Samsung’s New Dual Pixel Sensor to Help Spread ‘Portrait Mode’

First launched in the iPhone 7 Plus, Apple’s ‘Portrait Mode’ uses depth data from dual rear cameras to generate faux blur for a shallow depth-of-field effect. Google’s new Pixel 2 has a similar mode that’s done with a single “dual pixel” sensor. Now Samsung has unveiled a new “dual pixel” sensor that may bring this tech to an even wider audience.

Samsung’s new ISOCELL Fast 2L9 is a 12-megapixel sensor that features “Dual Pixel” technology. What this means is that each “pixel” on the sensor actually consists of 2 separate photodiodes instead of one.

The first benefit of having dual pixels is autofocus speed. Each of the 12 million dual pixels on the sensor can do focus detection, allowing smartphones using the sensor to quickly lock onto small still objects and track moving subjects.

Samsung first unveiled its Dual Pixel smartphone sensor technology last year with a sensor packing 1.4μm pixels.
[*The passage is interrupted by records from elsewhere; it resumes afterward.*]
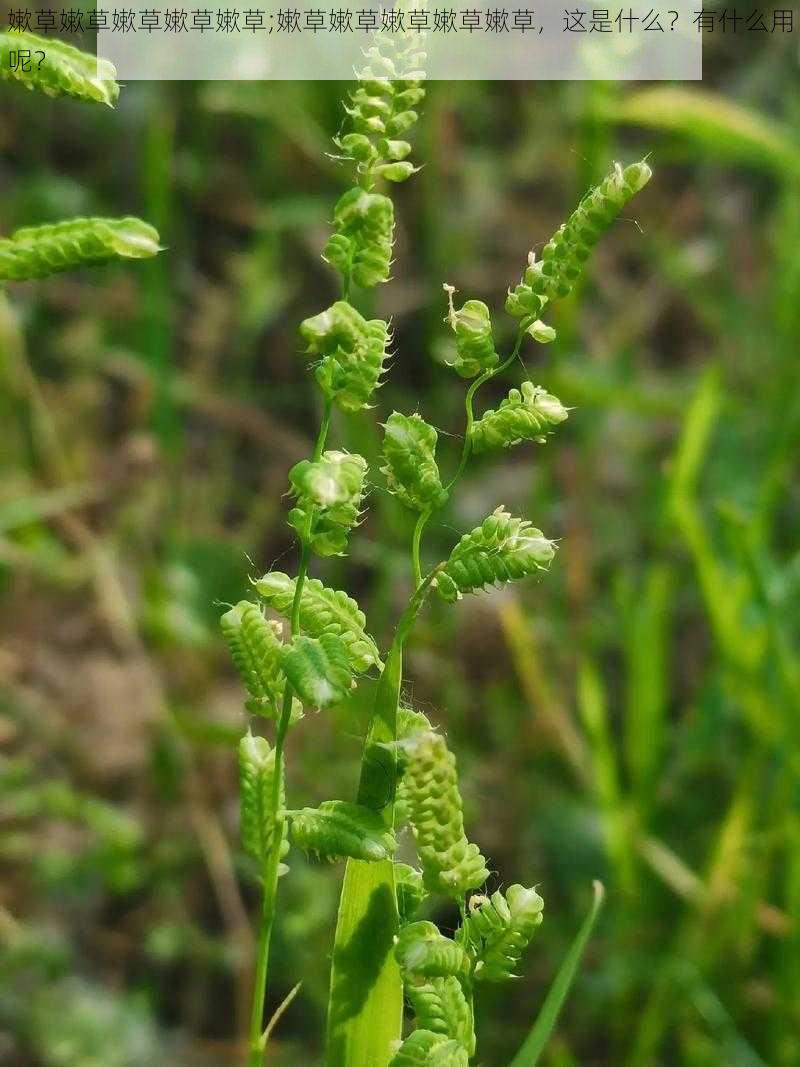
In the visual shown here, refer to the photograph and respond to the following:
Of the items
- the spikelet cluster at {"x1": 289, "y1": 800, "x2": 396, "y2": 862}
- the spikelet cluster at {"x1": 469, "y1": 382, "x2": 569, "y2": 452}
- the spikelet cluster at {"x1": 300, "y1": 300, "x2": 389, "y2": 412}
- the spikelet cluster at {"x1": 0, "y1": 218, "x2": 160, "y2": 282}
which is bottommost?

This new sensor builds upon that design with smaller 1.28μm pixels, allowing for bump-less smartphone camera designs.

What’s also different this year is that Samsung is touting its new Dual Pixel sensors as a way to enable a single-module Portrait Mode in smartphones.

“Dual Pixel technology especially allows depth-of-field effect for taking bokeh, or aesthetically out-of-focused photographs, through a traditional single lens camera,” Samsung says.

The benefit of doing Portrait Mode using a single camera module and sensor is that it allows the mode to be used for front-facing cameras, which are often used for selfies that could benefit from the mode.

Here’s a look at Portrait Model in the new Google Pixel 2:

Samsung’s ISOCELL sensors are marketed in 4 different flavors, each focusing on one particular strength in photography: Fast, Slim, Bright, and Dual.

No word yet on when we’ll be seeing the new ISOCELL Fast 2L9 in the wild and which phones it may appear in.